▶ **Отрывок текста**
****

X

Плохой объект

Перед тем, как приступить к обсуждению самого главного вопроса, я хотел бы пояснить, что представлял собой «плохой объект» в понимании Фейрбейрна. Плохой объект — это человек, способный стимулировать надеющееся Я своего партнера и в то же время быть постоянным источником его огорчений. Плохой объект — не обязательно «плохой» человек, а скорее тот, кто подает надежду на исполнение желаний, но раз за разом оказывается неспособным удовлетворить потребности зависимого от него партнера. То есть у плохого объекта есть две грани: одна обещает удовлетворение, другая, гораздо большая, не оправдывает ожиданий зависимой стороны. Родитель, который является на 100% отвергающим объектом, не может быть воспринят ребенком как таковой, потому что от такой ипостаси родителя ребенку ничего хорошего ожидать не приходится, и ребенок вскоре оставляет все попытки добиться от него удовлетворения своих нужд. Обычно такое случается в семьях, где мать начисто лишена соответствующих инстинктов, и ребенок настолько разочаровывается в жизни, что даже перестает есть. Такой синдром называется «отставание в развитии», для него типична потеря в весе, неспособность сосать молоко матери в первые несколько недель или месяцев жизни. Ключевой комбинацией, на которую «клюет» ребенок и снова возвращается к плохому объекту, является смена обнадеживающего и отталкивающего поведения, которые в перспективе формируют двойственное Я — надеющееся и раненое — во внутреннем мире ребенка. Как только в сознании ребенка отпечатывается образ родителя, который на 85% плохой, а на 15% — хороший, то у такого ребенка есть все шансы во взрослом возрасте испытывать тягу к плохим объектам.

****

▶ **Исходный материал**
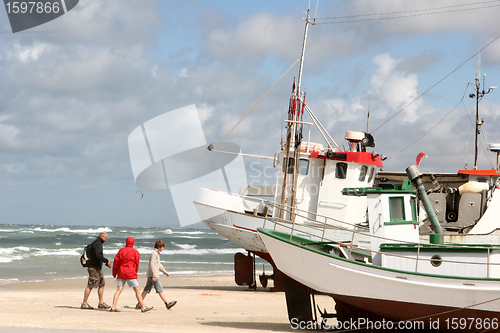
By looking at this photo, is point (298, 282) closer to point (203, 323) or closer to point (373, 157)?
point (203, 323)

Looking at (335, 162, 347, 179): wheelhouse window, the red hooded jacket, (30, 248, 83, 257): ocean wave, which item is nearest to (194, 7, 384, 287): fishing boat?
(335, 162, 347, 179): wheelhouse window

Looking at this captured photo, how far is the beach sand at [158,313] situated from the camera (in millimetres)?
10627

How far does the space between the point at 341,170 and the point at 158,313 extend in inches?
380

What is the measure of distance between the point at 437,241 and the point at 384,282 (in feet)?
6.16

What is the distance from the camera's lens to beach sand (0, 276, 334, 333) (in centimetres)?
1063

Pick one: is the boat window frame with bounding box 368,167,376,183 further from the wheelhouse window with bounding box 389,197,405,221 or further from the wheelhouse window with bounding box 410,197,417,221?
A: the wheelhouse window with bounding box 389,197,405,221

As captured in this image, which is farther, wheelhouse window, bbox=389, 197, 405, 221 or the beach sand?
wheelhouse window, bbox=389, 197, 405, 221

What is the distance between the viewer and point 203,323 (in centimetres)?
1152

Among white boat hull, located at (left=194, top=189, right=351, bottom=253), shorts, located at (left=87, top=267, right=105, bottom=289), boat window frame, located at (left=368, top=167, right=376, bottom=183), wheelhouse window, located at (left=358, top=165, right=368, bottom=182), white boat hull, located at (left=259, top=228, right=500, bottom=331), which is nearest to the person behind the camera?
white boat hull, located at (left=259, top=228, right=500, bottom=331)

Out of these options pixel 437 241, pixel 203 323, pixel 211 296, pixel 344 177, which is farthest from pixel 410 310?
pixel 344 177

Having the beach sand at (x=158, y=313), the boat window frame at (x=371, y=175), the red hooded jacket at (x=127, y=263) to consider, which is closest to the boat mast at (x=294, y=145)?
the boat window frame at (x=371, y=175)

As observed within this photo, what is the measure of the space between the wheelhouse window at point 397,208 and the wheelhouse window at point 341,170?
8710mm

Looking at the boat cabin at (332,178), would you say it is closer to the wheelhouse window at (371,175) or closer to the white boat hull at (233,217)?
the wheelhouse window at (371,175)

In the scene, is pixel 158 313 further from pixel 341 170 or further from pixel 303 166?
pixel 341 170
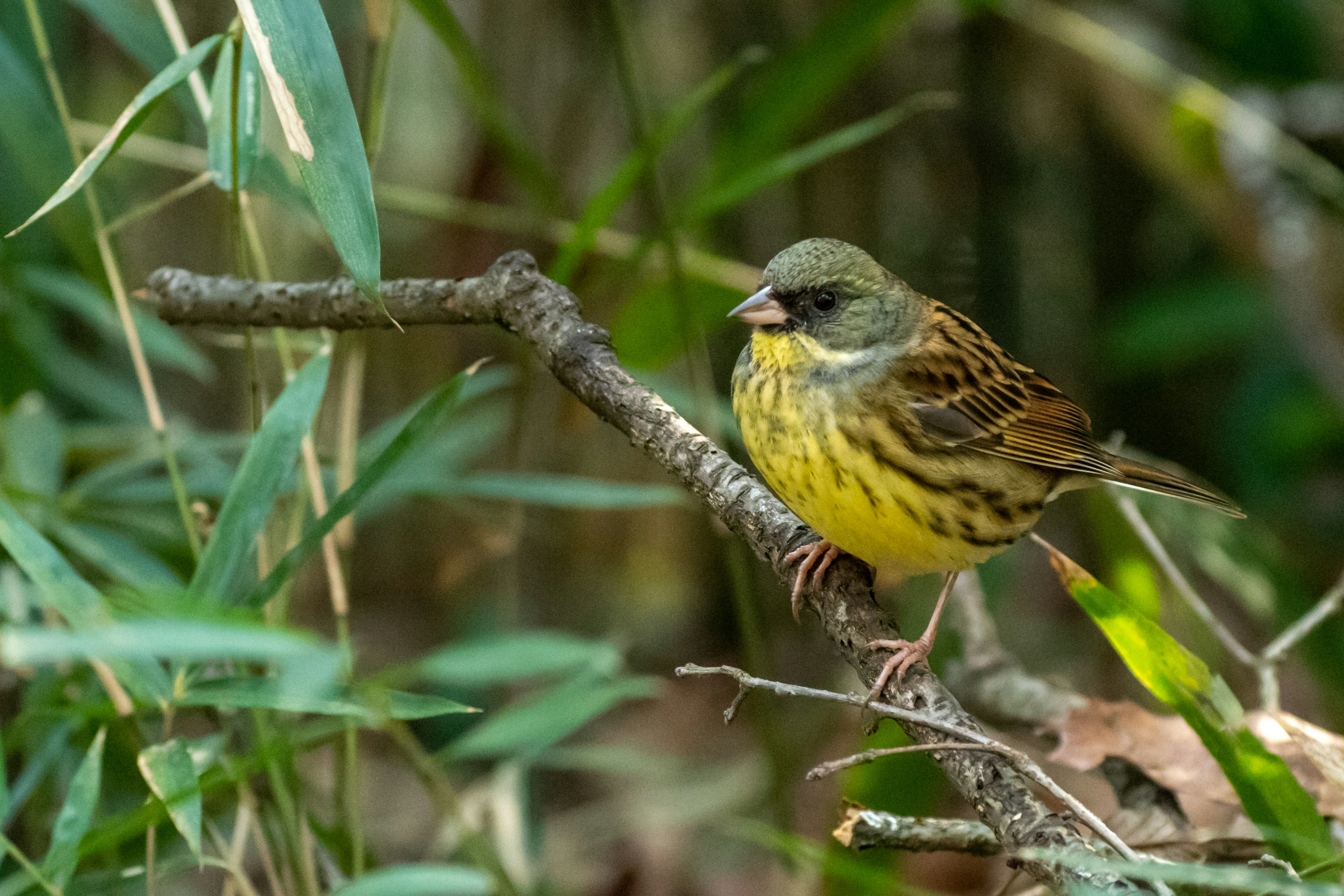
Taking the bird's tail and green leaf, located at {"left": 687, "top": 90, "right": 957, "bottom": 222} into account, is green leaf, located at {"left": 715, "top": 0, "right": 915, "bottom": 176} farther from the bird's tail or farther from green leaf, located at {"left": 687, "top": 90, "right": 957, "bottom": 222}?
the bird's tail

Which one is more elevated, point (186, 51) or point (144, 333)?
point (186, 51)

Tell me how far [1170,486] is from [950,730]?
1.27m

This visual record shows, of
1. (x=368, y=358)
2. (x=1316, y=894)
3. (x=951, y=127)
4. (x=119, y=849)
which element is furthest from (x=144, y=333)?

****

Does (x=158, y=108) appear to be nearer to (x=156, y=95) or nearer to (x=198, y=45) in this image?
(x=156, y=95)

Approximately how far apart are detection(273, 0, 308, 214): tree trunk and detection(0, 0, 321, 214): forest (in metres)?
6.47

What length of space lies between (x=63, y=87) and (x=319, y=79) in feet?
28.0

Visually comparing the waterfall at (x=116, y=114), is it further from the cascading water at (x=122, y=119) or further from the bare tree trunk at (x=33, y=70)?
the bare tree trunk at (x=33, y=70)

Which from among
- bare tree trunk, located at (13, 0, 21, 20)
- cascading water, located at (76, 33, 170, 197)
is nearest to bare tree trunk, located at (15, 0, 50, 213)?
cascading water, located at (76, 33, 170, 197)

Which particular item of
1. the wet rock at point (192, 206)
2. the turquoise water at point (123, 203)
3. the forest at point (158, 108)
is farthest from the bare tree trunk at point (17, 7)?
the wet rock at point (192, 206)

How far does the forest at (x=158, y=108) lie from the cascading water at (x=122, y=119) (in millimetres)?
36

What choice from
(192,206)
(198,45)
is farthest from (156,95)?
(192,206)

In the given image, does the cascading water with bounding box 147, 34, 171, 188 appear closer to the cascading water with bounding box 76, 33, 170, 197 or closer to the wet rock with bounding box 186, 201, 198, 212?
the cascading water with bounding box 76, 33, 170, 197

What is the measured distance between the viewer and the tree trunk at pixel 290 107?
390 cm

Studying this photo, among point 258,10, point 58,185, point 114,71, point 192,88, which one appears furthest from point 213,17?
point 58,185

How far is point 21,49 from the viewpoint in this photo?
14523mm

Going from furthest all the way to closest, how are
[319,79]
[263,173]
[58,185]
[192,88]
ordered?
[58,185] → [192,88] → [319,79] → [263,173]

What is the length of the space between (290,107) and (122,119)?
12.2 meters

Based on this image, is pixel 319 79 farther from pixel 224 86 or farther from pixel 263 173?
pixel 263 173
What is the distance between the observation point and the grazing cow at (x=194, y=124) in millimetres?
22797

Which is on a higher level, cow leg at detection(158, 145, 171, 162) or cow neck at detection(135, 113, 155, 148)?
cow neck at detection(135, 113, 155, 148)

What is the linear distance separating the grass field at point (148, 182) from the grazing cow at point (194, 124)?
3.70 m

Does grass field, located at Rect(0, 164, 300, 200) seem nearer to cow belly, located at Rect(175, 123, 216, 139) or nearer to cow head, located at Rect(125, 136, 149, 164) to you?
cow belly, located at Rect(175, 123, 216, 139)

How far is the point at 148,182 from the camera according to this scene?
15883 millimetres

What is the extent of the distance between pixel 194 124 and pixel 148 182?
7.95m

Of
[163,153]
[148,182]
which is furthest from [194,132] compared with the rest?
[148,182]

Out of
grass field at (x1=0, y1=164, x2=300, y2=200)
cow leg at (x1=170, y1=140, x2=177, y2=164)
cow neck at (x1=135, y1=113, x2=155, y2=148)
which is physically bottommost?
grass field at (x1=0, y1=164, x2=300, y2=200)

****

▶ **Ваша задача**
Пожалуйста, определите, согласуется ли с отрывком о плохом объекте каждое утверждение: 1. Плохой объект раз за разом удовлетворяет потребности зависимого от него партнера. 2. Для синдрома «отставание в развитии» типична потеря в весе. 3. Родитель, который на 100% отвергает ребенка, воспринимается ребенком как плохой объект. На каждое ответьте «да» или «нет» и приведите точную цитату из отрывка, которая это решает.

▶ **Ответ ниже**
1. Нет: «раз за разом оказывается неспособным удовлетворить потребности зависимого от него партнера».
2. Да: «для него типична потеря в весе».
3. Нет: «не может быть воспринят ребенком как таковой».